Passage to read:
------------------------------------------------------------------------

What You See, When You Close Your Eyes

Book Review of The Little Prince by Antoine de Saint-Exupéry


I would have liked to begin this story in the manner of a fairy tale.

I would have liked to write:

‘Once upon a time there was a little prince

who lived on a planet scarcely bigger than himself,

and who was in need of a friend…’

To those who understand life,

that would have a much greater air of truth.

(De Saint-Exupéry 1995, 18)

Come on, come on, hurry, or we might miss it! Take bigger steps than you ever thought possible, push back against the wind slowing you down, and set your lungs on fire! Let us run barefoot through tall grass and over warm sand until every inch of our body aches, feel the pain and laugh out loud, because you know, we know, we will not be late. There is no time to catch your breath. This is important and we cannot miss it: the sunset. We are here! The sun paints the sky in the most magnificent oranges, yellows, blues and pinks. Rays of light write words in the clouds that read like poetry, grass tickles our toes and the sun kisses, caresses our skin. Let your eyes drink in the sight, as the day draws its last breath. The day has to die to make space for a new one to be born. During such a moment, you can either mourn the day that was, wish it to come back, or you can find joy and excitement in the day that will soon arrive. Can you even imagine that there is a planet where the sun sets forty-three times a day? Where you do not have to make haste as we just did? Where you only have to move your chair a little to see the next one? Believe it or not, it exists.

------------------------------------------------------------------------

Recorded data:
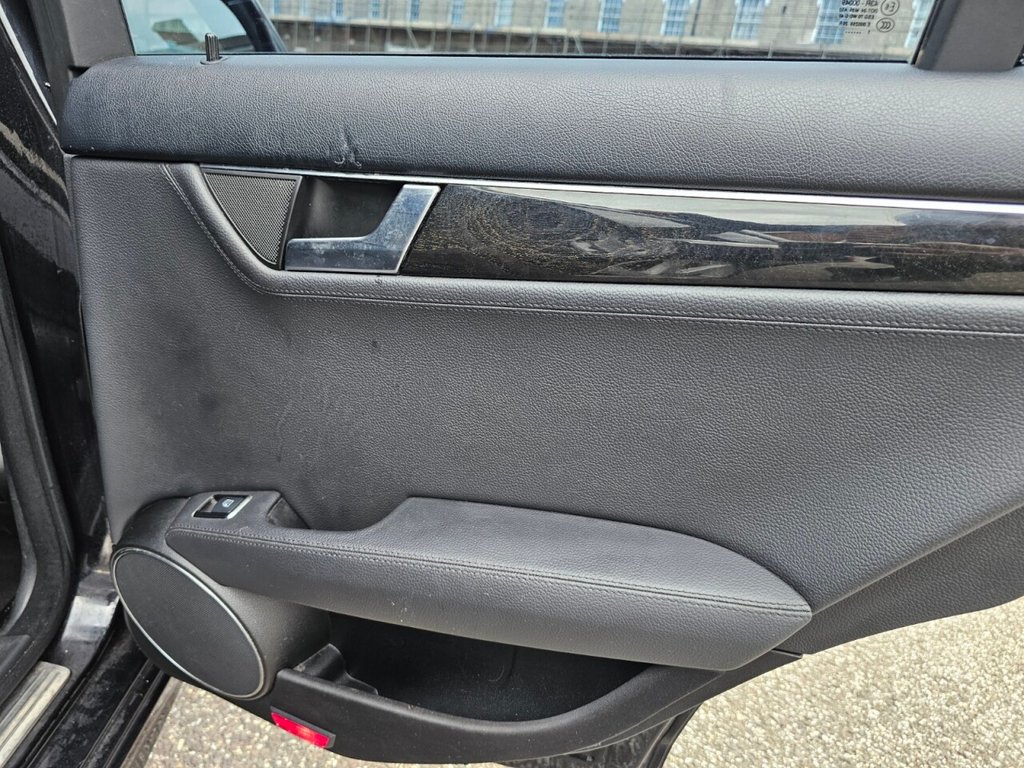 Used Mercedes-Benz C Class 2011 for sale - 78078089: Photo 35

------------------------------------------------------------------------

Work required: Reproduce the full review of The Little Prince word for word, from its title to its last sentence. The listing plays no part in this exercise.

Exercise result:
What You See, When You Close Your Eyes

Book Review of The Little Prince by Antoine de Saint-Exupéry


I would have liked to begin this story in the manner of a fairy tale.

I would have liked to write:

‘Once upon a time there was a little prince

who lived on a planet scarcely bigger than himself,

and who was in need of a friend…’

To those who understand life,

that would have a much greater air of truth.

(De Saint-Exupéry 1995, 18)

Come on, come on, hurry, or we might miss it! Take bigger steps than you ever thought possible, push back against the wind slowing you down, and set your lungs on fire! Let us run barefoot through tall grass and over warm sand until every inch of our body aches, feel the pain and laugh out loud, because you know, we know, we will not be late. There is no time to catch your breath. This is important and we cannot miss it: the sunset. We are here! The sun paints the sky in the most magnificent oranges, yellows, blues and pinks. Rays of light write words in the clouds that read like poetry, grass tickles our toes and the sun kisses, caresses our skin. Let your eyes drink in the sight, as the day draws its last breath. The day has to die to make space for a new one to be born. During such a moment, you can either mourn the day that was, wish it to come back, or you can find joy and excitement in the day that will soon arrive. Can you even imagine that there is a planet where the sun sets forty-three times a day? Where you do not have to make haste as we just did? Where you only have to move your chair a little to see the next one? Believe it or not, it exists.